The Spanish government has released a new report claiming members of Islamic State could be targeting coastal resort towns to carry out large-scale massacres of tourists.
The coastal resort towns of Spain are popular with British, German, and other tourists across Europe and may be under threat according to the Spanish government. The government’s National Security report states Islamic State has increased its recruiting efforts in Spain and has started publishing more propaganda in Spanish leading to the increased warning over possible future attacks, De Telegraaf reports.
The report highlights several factors including cyber security and claim that the terror group will likely launch more cyber attacks in the near future that would target critical infrastructure in the country. In 2016, there were 21,000 incidents of cyber attacks – up 15 per cent from 2015. Of those around 3.6 per cent were considered to be serious security threats.
The terror group is also said to have launched a campaign last summer to procure more Spanish translators to help spread their jihadist propaganda on social media.

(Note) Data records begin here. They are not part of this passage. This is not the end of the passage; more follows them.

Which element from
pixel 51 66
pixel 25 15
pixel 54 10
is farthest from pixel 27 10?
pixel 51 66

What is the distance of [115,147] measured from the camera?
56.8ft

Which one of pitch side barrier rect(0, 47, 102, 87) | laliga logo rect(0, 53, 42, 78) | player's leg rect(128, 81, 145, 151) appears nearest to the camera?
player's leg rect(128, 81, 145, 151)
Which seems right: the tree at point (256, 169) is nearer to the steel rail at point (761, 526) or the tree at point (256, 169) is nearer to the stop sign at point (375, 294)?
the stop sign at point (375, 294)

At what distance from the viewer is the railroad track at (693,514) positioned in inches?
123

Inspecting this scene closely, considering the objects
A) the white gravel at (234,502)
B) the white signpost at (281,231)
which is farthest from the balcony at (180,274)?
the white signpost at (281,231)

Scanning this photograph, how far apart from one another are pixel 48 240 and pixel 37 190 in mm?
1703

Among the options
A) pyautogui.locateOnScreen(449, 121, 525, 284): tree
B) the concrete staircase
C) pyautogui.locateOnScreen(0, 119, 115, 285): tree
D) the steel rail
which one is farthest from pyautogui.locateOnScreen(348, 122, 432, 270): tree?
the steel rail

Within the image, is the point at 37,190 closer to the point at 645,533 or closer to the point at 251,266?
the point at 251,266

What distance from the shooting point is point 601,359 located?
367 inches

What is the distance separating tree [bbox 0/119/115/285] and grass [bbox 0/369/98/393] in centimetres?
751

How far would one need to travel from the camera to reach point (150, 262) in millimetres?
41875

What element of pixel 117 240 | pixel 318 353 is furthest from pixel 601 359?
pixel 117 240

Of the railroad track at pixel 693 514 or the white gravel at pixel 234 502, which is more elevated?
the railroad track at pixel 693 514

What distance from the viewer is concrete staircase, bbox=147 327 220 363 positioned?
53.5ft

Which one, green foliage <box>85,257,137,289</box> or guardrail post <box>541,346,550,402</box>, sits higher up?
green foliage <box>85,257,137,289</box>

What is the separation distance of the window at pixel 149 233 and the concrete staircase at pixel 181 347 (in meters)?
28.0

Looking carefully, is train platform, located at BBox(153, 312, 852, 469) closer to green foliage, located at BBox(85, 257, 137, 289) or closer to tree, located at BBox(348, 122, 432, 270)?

The increase in Spanish propaganda “implies an increase of the risk of its influence on the radicals installed in our country,” the report notes.
While no specific geographical targets have been named by the terror group, the report notes an attack would put the civil aviation sector at risk due to the possible effect on the global economy.
Spain has maintained a high alert status across the entire country and is presently at threat level 4. This means authorities believe there is a potential attack risk, though no official or specific plans have been discovered.
In 2016, the government carried out 36 police operations which led to the arrest of 69 people who are alleged to have connections to terrorist groups.
Also mentioned was the increased migration of African migrants into Spain’s North African enclaves of Ceuta and Melilla. Over the past year, both areas have seen migrants break through or climb over the large border fences in an effort to claim asylum in the European Union (EU). In one instance earlier this year, over a thousand migrants stormed Ceuta in one day.
Last month in the enclave, two people were arrested by police accused of having connections to Islamic State. The Interior Ministry did not give out the identities of those arrested but did note that many of the 180 arrests of individuals linked to the terror group over the last two years occurred in Ceuta.